In an implementation scenario, the flow of model training based on the integrated server is as follows:

1. data preparation stage: a training dataset and model parameters are prepared. The training data set may be acquired from the local or cloud, and the model parameters may be loaded from the local or cloud.

2. Model parallel stage: the model parameters are divided into a plurality of parts and the parts are distributed to different computing units for processing. Each computing unit independently calculates the gradient of the model parameter and sends the gradient to the other computing units.

3. Data parallel stage: at this stage, the training data set is divided into a plurality of parts and the parts are distributed to different computing units for processing. Each computing unit independently calculates the gradient of the training data and sends the gradient to the other computing units.

According to the integrated calculation network server provided by the embodiment, the server is not provided with an independent CPU, but a plurality of calculation units with shared memory and complete graphics are connected with a high-speed exchange backboard through communication interfaces, so that the calculation architecture of the traditional server which takes the CPU as a center is changed, and the data communication of all calculation units which are directly connected in a peer-to-peer mode based on the ROCE protocol is realized. In addition, the communication between the computing units is not carried out by adopting a PCIE bus, but is carried out by accessing a lossless exchange backboard through a high-speed interface, so that the communication bandwidth between the computing units is obviously improved, and the communication efficiency between the communication units is further improved; meanwhile, because the Ethernet protocol is widely adopted, the construction cost of the equipment can be obviously reduced.

According to an embodiment of the present invention, there is provided a data transmission method embodiment, it being noted that the steps shown in the flowcharts of the drawings may be performed in a computer system such as a set of computer executable instructions, and that although a logical order is shown in the flowcharts, in some cases the steps shown or described may be performed in an order different from that herein.

In this embodiment, a data transmission method is provided, which may be used in the server described above, and fig. 3 is a flowchart of a data transmission method according to an embodiment of the present invention, as shown in fig. 3, where the flowchart includes the following steps:

step S301, a packet sent by the first computing unit is received.

In an example, the first computing unit is any computing unit in the server, and is configured to perform computation and forwarding of the message data.

Step S302, based on the service message length, the message packets are formed into a plurality of message pools.

In an example, packet division and marking are performed by a virtual packet pool technique, each virtual packet pool is marked with a mark, each packet has a unique packet pool number, the setting of the number of packet that can be accommodated in the packet pool can be adjusted according to the distribution condition of service packets, at least 1 longest service packet is required to be accommodated, and the total length is as short as possible under the condition that the forwarding capability and the out-of-order capability of the switch back board chip are allowed.
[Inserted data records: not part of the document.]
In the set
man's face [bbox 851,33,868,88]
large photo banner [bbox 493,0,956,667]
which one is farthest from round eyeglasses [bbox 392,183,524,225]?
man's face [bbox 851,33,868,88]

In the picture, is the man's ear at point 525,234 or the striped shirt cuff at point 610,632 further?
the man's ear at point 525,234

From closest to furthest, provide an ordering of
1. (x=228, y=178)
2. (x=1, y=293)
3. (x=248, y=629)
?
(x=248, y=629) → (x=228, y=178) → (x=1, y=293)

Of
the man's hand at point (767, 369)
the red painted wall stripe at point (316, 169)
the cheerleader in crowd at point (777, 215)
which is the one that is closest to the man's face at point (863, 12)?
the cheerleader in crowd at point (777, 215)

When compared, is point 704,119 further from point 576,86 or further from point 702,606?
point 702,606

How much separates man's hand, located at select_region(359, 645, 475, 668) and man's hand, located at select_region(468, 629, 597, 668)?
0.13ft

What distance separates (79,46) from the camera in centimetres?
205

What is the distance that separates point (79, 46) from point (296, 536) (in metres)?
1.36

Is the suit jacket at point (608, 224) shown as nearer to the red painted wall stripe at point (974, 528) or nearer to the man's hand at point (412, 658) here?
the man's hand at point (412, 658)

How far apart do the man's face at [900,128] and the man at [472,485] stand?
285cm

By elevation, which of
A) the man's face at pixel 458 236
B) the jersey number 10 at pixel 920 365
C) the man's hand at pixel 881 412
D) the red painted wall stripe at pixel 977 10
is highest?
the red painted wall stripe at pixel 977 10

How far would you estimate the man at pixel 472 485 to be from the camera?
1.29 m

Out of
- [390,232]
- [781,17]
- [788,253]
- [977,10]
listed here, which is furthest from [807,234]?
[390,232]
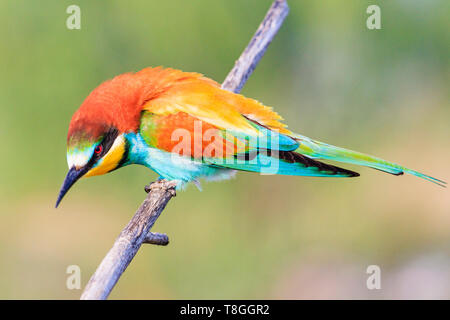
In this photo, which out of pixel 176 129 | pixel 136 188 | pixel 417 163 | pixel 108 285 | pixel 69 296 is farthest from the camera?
pixel 417 163

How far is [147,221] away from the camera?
7.88 ft

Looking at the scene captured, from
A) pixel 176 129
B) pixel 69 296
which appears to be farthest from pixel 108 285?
pixel 69 296

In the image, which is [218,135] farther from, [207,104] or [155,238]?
[155,238]

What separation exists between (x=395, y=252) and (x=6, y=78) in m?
3.04

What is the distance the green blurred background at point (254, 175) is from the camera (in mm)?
4023

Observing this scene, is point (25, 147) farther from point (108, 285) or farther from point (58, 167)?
point (108, 285)

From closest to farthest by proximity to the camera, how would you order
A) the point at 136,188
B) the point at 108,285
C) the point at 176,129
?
the point at 108,285
the point at 176,129
the point at 136,188

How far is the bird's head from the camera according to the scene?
103 inches

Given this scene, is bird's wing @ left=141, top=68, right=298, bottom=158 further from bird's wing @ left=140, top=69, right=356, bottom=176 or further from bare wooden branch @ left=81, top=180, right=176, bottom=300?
bare wooden branch @ left=81, top=180, right=176, bottom=300

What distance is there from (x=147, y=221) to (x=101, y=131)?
0.53 m

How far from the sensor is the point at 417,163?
171 inches

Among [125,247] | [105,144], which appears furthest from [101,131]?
[125,247]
Step S303, each packet is sent to a corresponding target computing unit.

In an example, the switching backboard adopts a virtual message pool to form a fixed-length virtual logic unit for message forwarding and dynamic load balancing, and by constructing a DGSQ full scheduling mechanism, a fine back pressure mechanism and a non-perception self-healing mechanism based on the packet virtual logic unit, the accurate control under micro burst and fault scenes is realized, and the effective bandwidth and forwarding delay stability of the network are comprehensively improved. The message forwarding flow comprises the following steps: 1) After the Packet is received by the control unit, the integrated computing node 1 (source end device) finds a final outlet through the forwarding table, and distributes the message to the corresponding global dynamic perception controller for authorized scheduling based on the final outlet as required.

2) After the source control equipment obtains the authorization, the Packet will follow the load balancing requirement and send the message to the lossless Ethernet switching network.
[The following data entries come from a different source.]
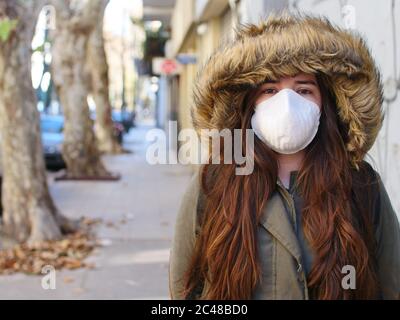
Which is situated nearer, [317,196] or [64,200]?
[317,196]

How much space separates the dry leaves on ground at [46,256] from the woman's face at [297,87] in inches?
189

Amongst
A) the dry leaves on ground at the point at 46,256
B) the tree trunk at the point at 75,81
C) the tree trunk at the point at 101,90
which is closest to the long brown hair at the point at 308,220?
the dry leaves on ground at the point at 46,256

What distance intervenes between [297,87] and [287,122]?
6.2 inches

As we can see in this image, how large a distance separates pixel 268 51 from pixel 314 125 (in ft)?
0.87

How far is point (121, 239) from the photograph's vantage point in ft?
26.9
3) When the message reaches the destination end equipment, the message packet level ordering is performed, then the message is stored into a physical Port queue through a forwarding table, and finally the message is sent to a computing node through Port scheduling.

Fig. 4 is a flow chart of a message forwarding method according to an embodiment of the present invention. The specific message forwarding flow is shown in fig. 4: 1. receiving a packet from a computing unit; 2. classifying and storing the packets in a control unit; 3. carrying out refined load balancing on the packet on a switching network; 4. forwarding the packet to the destination device; 5. sequencing by taking the package as a unit; 6. storing the packets in a control unit queue; 7. the packet is sent to the computing unit.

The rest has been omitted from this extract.